Mangelnde Hygiene ist eine wichtige Ursache für Kindersterblichkeit. Aber auch zu viel Hygiene ist gefährlich. Babys, die extrem abgeschirmt aufwachsen, erkranken häufiger an chronischen Entzündungen von Darm und Lunge. Dagegen scheint „Garten-Dreck“ Kinder vor Autoimmun-Erkrankungen zu schützen, sofern er nur „Garten-Bakterien“ und keine Umweltgifte. Eine an Kleinlebewesen reiche Umgebung ist für die gesunde Entwicklung von Kleinkindern wichtig. Denn die Erfahrungen, die das Immunsystem in frühester Kindheit macht, helfen zwischen harmlosen und gefährlichen Keimen zu unterscheiden: lebenslang.

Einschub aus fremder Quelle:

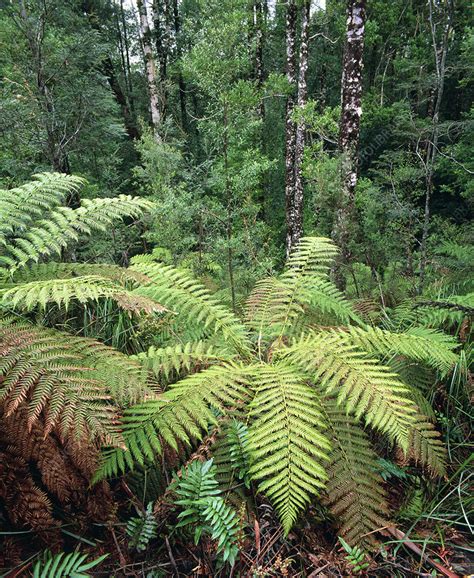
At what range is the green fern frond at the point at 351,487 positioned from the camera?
4.33 feet

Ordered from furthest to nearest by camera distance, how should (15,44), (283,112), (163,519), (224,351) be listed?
(283,112) < (15,44) < (224,351) < (163,519)

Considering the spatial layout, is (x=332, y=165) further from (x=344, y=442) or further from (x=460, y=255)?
(x=344, y=442)

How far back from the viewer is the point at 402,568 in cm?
124

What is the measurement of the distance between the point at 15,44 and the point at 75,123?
1439mm

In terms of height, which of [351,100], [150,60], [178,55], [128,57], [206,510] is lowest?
[206,510]

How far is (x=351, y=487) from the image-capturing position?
54.2 inches

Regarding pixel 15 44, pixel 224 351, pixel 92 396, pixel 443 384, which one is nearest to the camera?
pixel 92 396

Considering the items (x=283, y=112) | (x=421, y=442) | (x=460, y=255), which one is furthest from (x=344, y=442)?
(x=283, y=112)

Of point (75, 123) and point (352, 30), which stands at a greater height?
point (352, 30)

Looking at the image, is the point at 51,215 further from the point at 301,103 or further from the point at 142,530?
the point at 301,103

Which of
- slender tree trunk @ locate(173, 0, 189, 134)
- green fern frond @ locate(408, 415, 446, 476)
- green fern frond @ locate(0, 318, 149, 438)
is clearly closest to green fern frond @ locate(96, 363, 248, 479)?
green fern frond @ locate(0, 318, 149, 438)

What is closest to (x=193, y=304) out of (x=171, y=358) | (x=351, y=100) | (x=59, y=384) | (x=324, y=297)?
(x=171, y=358)

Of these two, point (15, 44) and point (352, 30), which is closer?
point (352, 30)

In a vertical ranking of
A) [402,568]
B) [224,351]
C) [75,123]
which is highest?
[75,123]
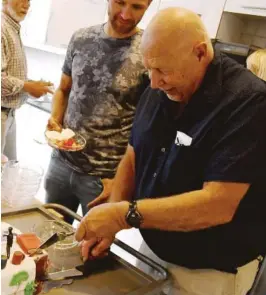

Interventionen sind im Zeitraum Programmierung im Mutterleib und im Zeitraum der frühkindlichen Anpassung nur dann ethisch vertretbar, wenn lebensbedrohliche Gefahren abgewendet werden, und von dem Eingriff selbst keine nennenswerten Risiken ausgehen. Alle nicht notwendigen medizinischen Interventionen sollten unterlassen werden.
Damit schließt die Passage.